Ce matin, pour une très rare fois, mon mec s'est levé avant moi... ou plutôt, moi, je me suis trainée hors du lit après lui. J'avais encore les deux yeux dans le même trou, quand il est monté "Regardez par la fenêtre de la chambre!!!"

Il y avait des dindes sauvages. Toute une colonie, je dirais... Au moins quinze, sinon vingt... Elles gloussaient allègrement sous ma fenêtre, sur mon potager (nettoyé - il n'y a plus que des gousses d'ail enfouies dans le sol), un peu partout. Jusqu'à ce que le chien du voisin d'en arrière (sympathique, celui-là) vienne "faire le ménage". C'est fou comme ça court vite, une dinde sauvage! Et ça vole, aussi! C'est impressionnant!

Le poulailler commence à prendre forme, on aura des poules, peut-être des canards un jour... mais pas de dinde...

Pour passer du coq à l'âne : notre centre communautaire s'est transformé en centre de vaccination cette semaine. Hier soir, j'étais seule avec les enfants. Après le travail, je suis allée chercher Marilise chez la gardienne, puis je suis passée au centre de vaccination, avec, dans l'idée, de demander des coupons pour le lendemain. J'ai été prise par surprise. Quand je suis arrivée avec la petite dans les bras, on m'a très bien accueillie. "Vous pouvez y allez (le jeune homme me tend un billet) vous voulez vous faire vacciner aussi? (tend un autre billet)" J'ai balbutié "Euh... oui? Euh... ben... c'est que... je..." Avec toutes les histoires qu'on entend partout au sujet de la lourdeur du système et de la pénurie de vaccins... "J'suis pas dans le groupe cible?" La dame me rassure. "Ici, on vaccine les accompagnateurs aussi, tant qu'à y être." Bon, ok... mais Estéban m'attend à l'école. "Ça dure, quoi, une heure? Parce que je dois aller chercher mon fils à l'école après..." "Pourquoi vous n'allez pas le chercher tout de suite? Tenez, je vous donne un troisième billet, et ce sera fait." L'ennui, c'est que la veille, nous avons reçu des formulaires pour la vaccination à l'école... "Il y a des arrangements avec l'école..." "En fait, on demande aux écoles d'encourager les parents à venir faire vacciner leur enfant ici..." "Ok, je reviens dans une quinzaine de minutes!"

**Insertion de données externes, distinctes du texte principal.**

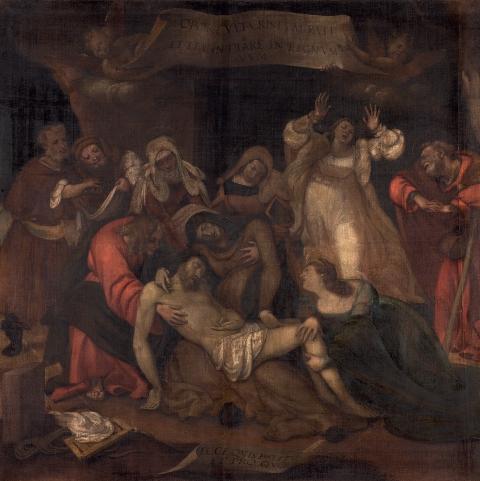 """Lorenzo Lotto, """"Compianto su Cristo morto"""" (1521-1523), Sant'Alessandro di Colonna, Bergamo."""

Quinze minutes plus tard, on faisait la file. J'étais fatiguée, et Marilise courait partout. Estéban voulait se faire vacciner le premier "parce que j'ai un peu peur, je préfère le faire avant, pour que ce soit fini plus vite." Une bénévole a gentiment surveillé Marilise pendant qu'Estéban se faisait vacciner sur moi, puis que moi, je me faisais vacciner. On a bien fait ça, tous les deux. Même pas pleuré. Marilise, elle, n'était pas certaine... elle ne trouvait pas drôle de se faire tenir le bras. Son grand frère lui donnait des conseils. "Ferme les yeux, ne regarde pas, et respire, Marilise! Tu vas voir, ça fait pas mal!" Elle a crié quand le liquide est entré dans son muscle. Puis elle s'est très vite consolée avec un autocollant. Il y avait un endroit où les enfants pouvaient dessiner, Marilise n'a pas bronché, elle a dessiné pendant quinze minutes, puis on est partis... en moins d'une heure, nous étions tous vaccinés.

Bien contente que notre petit coin de pays ne fasse pas partie des histoires abracadabrantes des journaux.

Mais ce matin, on a mal au bras, coco et moi... Les roulades feront mal ce soir! Ow!